The bouncer sat in his car for about a minute before getting
out, but it felt like a long time. It was pitch black inside the barrel. The
stun gun was as wet with sweat as I was. Was that dangerous? Was I going to
electrocute myself? The three of us had spent an hour on the internet
researching stun guns to make sure we weren’t going to accidentally hurt or
kill the bouncer. From everything we read they almost never caused any
permanent harm. Chris even insisted that before we move ahead with the stun gun
plan we check the bouncer out to make sure he wasn’t fat and out of shape.
Chris thought that would make it more likely for him to have a heart attack. We
didn’t find any evidence for his theory, but when the bouncer turned out to be
young and fit Chris felt better.
The bouncer got out of the car and walked toward the door
jingling his keys. Sidewalk construction had been happening on the street for
weeks. Caution tape, the smaller orange safety cones, and the larger orange
safety barrels were everywhere. The barrel sitting right next to the office
door didn’t look out of place at all. He got to the door and was looking for
the right key on his crowded key chain. He was a foot away from me. My heart
was pounding. There was no way I was going to be able to go through with it. I
had played it over a thousand times in my mind, but now everything was
different. He was muttering swears to himself trying to find the right key. I
think he was a little drunk. I lined the stun gun up with the rectangular slot
we had cut in the side of the barrel. The prongs of the gun were 6 inches away
from the side of his leg. All I had to do was reach out. It was just as we had
planned it. I lowered the gun away from the hole. I couldn’t do it. I was too
scared. I would just sit there and wait for him to leave. Chris wouldn’t care.
He had been nervous about the whole thing from the start. He told me fifty
times not to go through with it if anything seemed funny. Dave would make fun
of me, but that would be it. We’d being drinking beers and laughing in the
hotel room within a half hour.
The bouncer finally found the right key and opened the door.
I was trying to decide if I should run away as soon as he went inside or wait
for him to come back out and drive away. He was never in there for more than a
few minutes. I would wait. Anyway, it didn’t matter. The second I decided I
wasn’t going to do it I felt fine. Even my knees and back stopped aching. The
bouncer held the door open with one hand and as he was trying to put his keys
in his pocket he dropped them right next to the barrel.

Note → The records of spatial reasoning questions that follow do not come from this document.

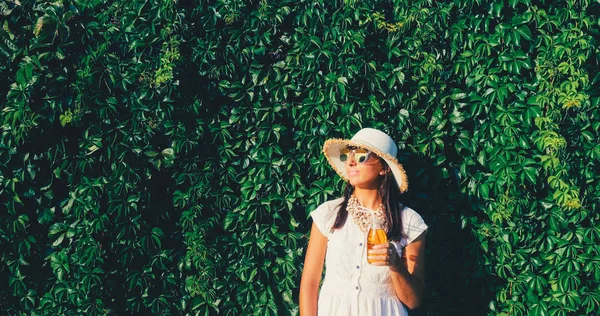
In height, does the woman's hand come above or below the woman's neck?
above

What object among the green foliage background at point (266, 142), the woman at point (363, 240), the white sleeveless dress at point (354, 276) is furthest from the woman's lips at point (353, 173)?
the green foliage background at point (266, 142)

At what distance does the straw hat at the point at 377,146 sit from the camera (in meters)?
3.49

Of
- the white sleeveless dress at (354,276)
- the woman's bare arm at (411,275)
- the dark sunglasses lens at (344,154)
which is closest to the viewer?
the woman's bare arm at (411,275)

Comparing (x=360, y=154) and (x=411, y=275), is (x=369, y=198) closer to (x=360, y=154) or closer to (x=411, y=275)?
(x=360, y=154)

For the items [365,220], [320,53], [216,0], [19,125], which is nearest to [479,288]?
[365,220]

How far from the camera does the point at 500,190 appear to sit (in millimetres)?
3881

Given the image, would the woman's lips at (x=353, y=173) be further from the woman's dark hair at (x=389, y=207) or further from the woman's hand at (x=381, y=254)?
the woman's hand at (x=381, y=254)

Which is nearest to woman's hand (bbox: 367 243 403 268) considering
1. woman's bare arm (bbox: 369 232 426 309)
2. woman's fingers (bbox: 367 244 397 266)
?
woman's fingers (bbox: 367 244 397 266)

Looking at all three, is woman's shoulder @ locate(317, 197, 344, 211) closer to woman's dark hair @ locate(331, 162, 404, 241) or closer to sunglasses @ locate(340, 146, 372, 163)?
woman's dark hair @ locate(331, 162, 404, 241)

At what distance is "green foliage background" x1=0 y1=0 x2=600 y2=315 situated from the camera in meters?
3.89

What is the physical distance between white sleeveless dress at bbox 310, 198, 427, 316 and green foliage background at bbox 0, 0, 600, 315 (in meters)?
0.41

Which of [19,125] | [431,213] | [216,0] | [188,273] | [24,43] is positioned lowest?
[188,273]

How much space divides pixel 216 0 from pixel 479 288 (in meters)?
2.39

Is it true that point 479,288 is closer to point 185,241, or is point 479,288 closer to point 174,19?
point 185,241
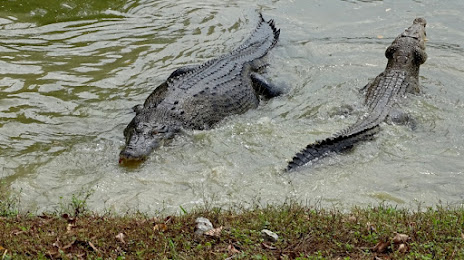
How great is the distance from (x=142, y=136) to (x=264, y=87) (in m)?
2.79

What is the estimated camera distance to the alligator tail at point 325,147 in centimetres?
663

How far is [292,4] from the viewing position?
1336 centimetres

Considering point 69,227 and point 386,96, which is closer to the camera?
point 69,227

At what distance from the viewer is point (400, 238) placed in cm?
439

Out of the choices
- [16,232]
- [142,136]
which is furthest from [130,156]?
[16,232]

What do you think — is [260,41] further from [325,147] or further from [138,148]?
[138,148]

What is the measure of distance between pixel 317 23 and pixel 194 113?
5.47 metres

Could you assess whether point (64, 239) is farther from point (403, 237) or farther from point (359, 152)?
point (359, 152)

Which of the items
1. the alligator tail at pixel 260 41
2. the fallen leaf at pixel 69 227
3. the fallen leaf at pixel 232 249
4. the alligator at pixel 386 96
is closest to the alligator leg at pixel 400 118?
the alligator at pixel 386 96

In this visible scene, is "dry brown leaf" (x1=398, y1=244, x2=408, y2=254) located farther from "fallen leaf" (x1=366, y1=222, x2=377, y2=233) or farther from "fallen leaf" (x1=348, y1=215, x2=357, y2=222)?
"fallen leaf" (x1=348, y1=215, x2=357, y2=222)

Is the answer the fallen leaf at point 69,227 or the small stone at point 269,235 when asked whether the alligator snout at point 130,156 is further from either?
the small stone at point 269,235

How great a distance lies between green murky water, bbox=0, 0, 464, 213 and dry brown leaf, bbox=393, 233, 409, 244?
157cm

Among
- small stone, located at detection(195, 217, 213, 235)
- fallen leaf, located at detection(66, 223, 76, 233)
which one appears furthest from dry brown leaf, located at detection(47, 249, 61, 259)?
small stone, located at detection(195, 217, 213, 235)

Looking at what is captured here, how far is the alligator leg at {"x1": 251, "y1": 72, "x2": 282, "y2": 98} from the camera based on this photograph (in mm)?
9209
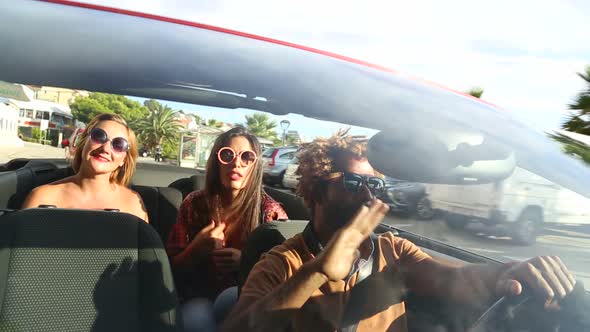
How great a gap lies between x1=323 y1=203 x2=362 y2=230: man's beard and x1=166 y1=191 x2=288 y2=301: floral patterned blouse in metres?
0.70

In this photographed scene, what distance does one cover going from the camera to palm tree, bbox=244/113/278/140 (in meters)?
1.63

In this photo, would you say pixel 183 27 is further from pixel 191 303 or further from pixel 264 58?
pixel 191 303

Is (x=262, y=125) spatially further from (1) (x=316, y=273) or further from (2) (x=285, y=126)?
(1) (x=316, y=273)

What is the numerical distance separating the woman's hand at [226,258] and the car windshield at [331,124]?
0.54m

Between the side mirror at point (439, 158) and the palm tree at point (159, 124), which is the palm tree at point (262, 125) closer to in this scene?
the palm tree at point (159, 124)

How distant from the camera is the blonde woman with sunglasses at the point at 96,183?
2.39 m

I saw them on the
ground through the stun gun slot. My heart stopped. He bent down to pick up the
keys and said, “What the fuck?” out loud. I closed my eyes and waited. Nothing
happened. He was thinking. I don’t know if he saw me through the hole, or if
without realizing it I had moved and he heard it. It may have been nothing. He
may have just been putting the keys back into his pocket and thinking about
some girl he saw that night. He may have been thinking about a future when he
wouldn’t have to bounce anymore. He may have been thinking about what it would
be like to be rich and famous. There was no way for me to know. I slid the stun
gun through the hole and stunned the side of his leg.